Why would you want 3-story buildings that would obstruct the beautiful views.”
“Access was not available to the resolution on the Village website – Error 404.”
“Public notice was given and then changes were made.”
“All these changes make it very difficult to understand.”
“No explanation for changes or even description of details. No mention of visual impact studies. Endangered and threatened species, flora removed from protection.
“What a beautiful site, to see we are in the United States and have freedom of speech.”
“How important religion is…Open up schuls all over and any houses of worship.”
“There should be freedom to practice all religions…but you can step outside. God is all around.”
“I hope we can come together about this, maybe set a cap or percentage of buildings allowed off the tax rolls.”
“Why in a village so small do you need so many, when one local temple would suffice”.
“I live on the other side of Schunnemunk where many of us find the open spaces a place of worship too.”
“Thee are places and graves of ancestral worship in the mountain that should not be disturbed. Schunnemunk is actually a translation from Lenape, where there are historical markers for Chiefs, and grounds that are considered hallowed.”
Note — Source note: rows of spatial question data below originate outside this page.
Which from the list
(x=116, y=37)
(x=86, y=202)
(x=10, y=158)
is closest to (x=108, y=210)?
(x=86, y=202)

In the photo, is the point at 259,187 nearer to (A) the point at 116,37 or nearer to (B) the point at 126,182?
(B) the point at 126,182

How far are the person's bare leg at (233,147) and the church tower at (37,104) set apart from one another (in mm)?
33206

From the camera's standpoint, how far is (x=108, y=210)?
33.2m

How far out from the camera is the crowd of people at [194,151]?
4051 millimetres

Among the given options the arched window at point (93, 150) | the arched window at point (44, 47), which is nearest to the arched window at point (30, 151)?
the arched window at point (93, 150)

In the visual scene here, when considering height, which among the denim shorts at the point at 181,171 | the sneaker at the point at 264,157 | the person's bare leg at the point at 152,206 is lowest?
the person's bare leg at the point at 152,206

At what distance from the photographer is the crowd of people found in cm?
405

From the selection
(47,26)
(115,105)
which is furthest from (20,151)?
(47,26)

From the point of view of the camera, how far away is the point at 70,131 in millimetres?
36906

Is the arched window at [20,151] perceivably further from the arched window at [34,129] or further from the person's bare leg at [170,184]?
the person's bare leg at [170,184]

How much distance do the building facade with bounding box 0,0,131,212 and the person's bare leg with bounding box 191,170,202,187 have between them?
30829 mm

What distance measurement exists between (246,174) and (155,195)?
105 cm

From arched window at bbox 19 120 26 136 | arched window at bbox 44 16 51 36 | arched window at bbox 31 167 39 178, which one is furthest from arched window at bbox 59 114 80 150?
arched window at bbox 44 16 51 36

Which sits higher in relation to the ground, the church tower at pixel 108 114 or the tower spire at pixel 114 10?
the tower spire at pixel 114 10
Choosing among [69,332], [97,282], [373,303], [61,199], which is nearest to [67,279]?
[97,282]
“We pay taxes. You seem to care about snakes but not families”
“Ten years ago the Village did overlays to take away the priority of America to have places of worship”.
“We can’t have big families without a big living room. Why should we be squished?”
“Doubling the sizes of houses doesn’t make sense when there is not even water for the ones that already exist. They will require all kinds of additional support services. Where will the money come from?”
“This is the United States of America. We should not have to go to this extent for a house of worship”.
“I lived here 8 years and never had such a great day. People who don’t even live here, telling us what religion is all about…was like living in Russia or under Nazis. I don’t understand the back and forth.”
“We are in this together. Think about how it will impact your neighbors.”
“Why can’t you do studies on the financial impacts…the Village finances won’t be
sustainable or viable.”
“This should have input from first responders, whether there will be sprinklers required, what is the plan for parking.”
How will you distinguish a house from a house of worship? Many of us worship at home.
“This is written as a draft, not even written as a local law.”